Three decades of ineptitude cannot be excused
If the present is hostage to the inefficiencies of our policymakers and bureaucrats, one can easily guess how safe the past – or all that is left of it – must be in their hands. Take, for example, the woeful state of the Shree Anandamoyee Shiva and Kali Mata Mandir – also known as "Dhaksinashar Mandir," or "twin temples" – in Mymensingh's Muktagacha upazila, which are on the verge of collapse due to decades of neglect by the Department of Archaeology (DoA). According to a report by this daily, weeds and bushes have overtaken the once magnificent premises built in the 1820s, while cracks have developed on the structure's roof and walls, making it unsafe for the devotees to perform their rituals inside the temples.
It is inconceivable that a cherished heritage site and a marker of the local community's religious and cultural legacy have been left to rot by the authorities, with the temple's management committee at a loss as to how to address its deteriorating condition since it is now under the jurisdiction of the DoA.

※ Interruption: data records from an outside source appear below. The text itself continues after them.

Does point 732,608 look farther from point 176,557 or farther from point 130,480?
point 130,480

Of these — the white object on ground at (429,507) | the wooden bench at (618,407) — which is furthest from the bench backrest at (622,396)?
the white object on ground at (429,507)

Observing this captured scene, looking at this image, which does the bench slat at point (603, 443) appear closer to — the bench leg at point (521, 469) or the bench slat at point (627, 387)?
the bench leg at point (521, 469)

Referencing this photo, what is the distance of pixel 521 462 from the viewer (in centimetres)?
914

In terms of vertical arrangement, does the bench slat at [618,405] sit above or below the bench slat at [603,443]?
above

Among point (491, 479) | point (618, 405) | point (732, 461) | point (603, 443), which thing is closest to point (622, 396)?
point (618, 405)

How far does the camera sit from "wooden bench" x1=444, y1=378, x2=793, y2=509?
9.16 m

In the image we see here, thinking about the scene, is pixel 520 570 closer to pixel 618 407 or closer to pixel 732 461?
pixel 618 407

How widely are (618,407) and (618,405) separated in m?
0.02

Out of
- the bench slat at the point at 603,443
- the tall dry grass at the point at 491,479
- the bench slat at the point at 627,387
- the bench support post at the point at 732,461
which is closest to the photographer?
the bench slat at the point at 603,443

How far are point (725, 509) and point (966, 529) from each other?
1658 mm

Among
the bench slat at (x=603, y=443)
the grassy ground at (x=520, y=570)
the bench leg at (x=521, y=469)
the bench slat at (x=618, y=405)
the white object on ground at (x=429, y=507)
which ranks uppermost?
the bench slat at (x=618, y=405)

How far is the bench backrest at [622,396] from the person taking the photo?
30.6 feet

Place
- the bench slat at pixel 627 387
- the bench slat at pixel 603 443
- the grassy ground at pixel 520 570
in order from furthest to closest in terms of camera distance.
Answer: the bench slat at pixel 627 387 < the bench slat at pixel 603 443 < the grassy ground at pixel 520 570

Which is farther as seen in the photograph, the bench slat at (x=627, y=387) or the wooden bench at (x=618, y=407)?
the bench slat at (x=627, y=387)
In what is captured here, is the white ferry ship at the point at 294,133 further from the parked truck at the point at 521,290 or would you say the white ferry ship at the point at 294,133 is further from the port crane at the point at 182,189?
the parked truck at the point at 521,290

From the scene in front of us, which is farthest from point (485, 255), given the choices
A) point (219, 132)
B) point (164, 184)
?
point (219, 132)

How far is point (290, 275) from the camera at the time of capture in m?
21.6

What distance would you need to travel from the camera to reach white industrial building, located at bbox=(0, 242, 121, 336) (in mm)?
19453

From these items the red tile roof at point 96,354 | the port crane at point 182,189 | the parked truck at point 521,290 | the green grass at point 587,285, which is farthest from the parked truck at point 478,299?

The DoA authorities took over the temple in 1993, citing it as an archaeological site, with the intention of preserving and renovating it. However, three decades later, the authorities apparently are yet to even approve the project for renovation. What can explain such apathy of the DoA, whose primary responsibility it is to ensure the preservation of our dwindling archaeological and heritage sites? If three decades of neglect are any indication, it is that we, as a nation, have failed miserably at recognising the value of our own culture, traditions, and history, as well as at preserving them for posterity's sake. We have given the crucial task of their preservation to an institution whose very foundation, at this point, seems weaker than that of centuries-old monuments.
Whether it's the 300-year-old temples in Jasore, or a 600-year-old shrine in Dinajpur, or the Mughal architecture of Old Dhaka, heritage sites across the country are in ruins or under occupation of influentials, despite the grandiloquent rhetoric from the government about preserving the past. Whatever little we still have left of our past must not be allowed to be ruined permanently. We urge the government, and the DoA high-ups in particular, to fulfil their promises and mandates, and take urgent steps to preserve the twin temples in Mymensingh.